══ Extracted text

Usually, the returned object is of class \code{refmodel}. However, if \code{object}
is \code{NULL}, the returned object is of class \code{datafit} as well as of class
\code{refmodel} (with \code{datafit} being first). Objects of class \code{datafit} are
handled differently at several places throughout this package.
}
\description{
Function \code{\link[=get_refmodel]{get_refmodel()}} is a generic function whose methods usually call
\code{\link[=init_refmodel]{init_refmodel()}} which is the underlying workhorse (and may also be used
directly without a call to \code{\link[=get_refmodel]{get_refmodel()}}).

Both, \code{\link[=get_refmodel]{get_refmodel()}} and \code{\link[=init_refmodel]{init_refmodel()}}, create an object containing
information needed for the projection predictive variable selection, namely
about the reference model, the submodels, and how the projection should be
carried out. For the sake of simplicity, the documentation may refer to the
resulting object also as "reference model" or "reference model object", even
though it also contains information about the submodels and the projection.

A "typical" reference model object is created by \code{\link[=get_refmodel.stanreg]{get_refmodel.stanreg()}} and
\code{\link[brms:get_refmodel.brmsfit]{brms::get_refmodel.brmsfit()}}, either implicitly by a call to a top-level
function such as \code{\link[=project]{project()}}, \code{\link[=varsel]{varsel()}}, and \code{\link[=cv_varsel]{cv_varsel()}} or explicitly by
a call to \code{\link[=get_refmodel]{get_refmodel()}}. All non-"typical" reference model objects will be
called "custom" reference model objects.

Some arguments are for \eqn{K}-fold cross-validation (\eqn{K}-fold CV) only;
see \code{\link[=cv_varsel]{cv_varsel()}} for the use of \eqn{K}-fold CV in \pkg{projpred}.
}
\section{Formula terms}{
For additive models (still an experimental feature), only \code{\link[mgcv:s]{mgcv::s()}} and
\code{\link[mgcv:t2]{mgcv::t2()}} are currently supported as smooth terms. Furthermore, these need
to be called without any arguments apart from the predictor names (symbols).

════
══ Data supplied

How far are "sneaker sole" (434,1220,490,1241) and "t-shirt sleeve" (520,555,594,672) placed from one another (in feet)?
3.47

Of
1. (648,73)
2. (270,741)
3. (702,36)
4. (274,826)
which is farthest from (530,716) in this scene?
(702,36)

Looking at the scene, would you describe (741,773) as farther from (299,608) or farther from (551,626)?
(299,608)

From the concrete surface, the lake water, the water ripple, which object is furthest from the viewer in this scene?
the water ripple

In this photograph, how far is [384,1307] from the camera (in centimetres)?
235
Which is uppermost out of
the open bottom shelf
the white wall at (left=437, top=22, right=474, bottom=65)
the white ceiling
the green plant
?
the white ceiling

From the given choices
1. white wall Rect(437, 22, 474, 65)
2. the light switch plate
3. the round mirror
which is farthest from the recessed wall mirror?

════

Tasks and exercises –
1. Could you retype the reference model documentation from "Usually, the returned" up to and including "throughout this package."?
2. In the data entries, from the line with "In this photograph, how" up to and including the last line, can you change "mirror" to "glass" and give only those lines back with nothing else altered?
The documentation text and the data entries come from unrelated sources.

Outputs by task –
1.
Usually, the returned object is of class \code{refmodel}. However, if \code{object}
is \code{NULL}, the returned object is of class \code{datafit} as well as of class
\code{refmodel} (with \code{datafit} being first). Objects of class \code{datafit} are
handled differently at several places throughout this package.

2.
In this photograph, how far is [384,1307] from the camera (in centimetres)?
235
Which is uppermost out of
the open bottom shelf
the white wall at (left=437, top=22, right=474, bottom=65)
the white ceiling
the green plant
?
the white ceiling

From the given choices
1. white wall Rect(437, 22, 474, 65)
2. the light switch plate
3. the round glass
which is farthest from the recessed wall glass?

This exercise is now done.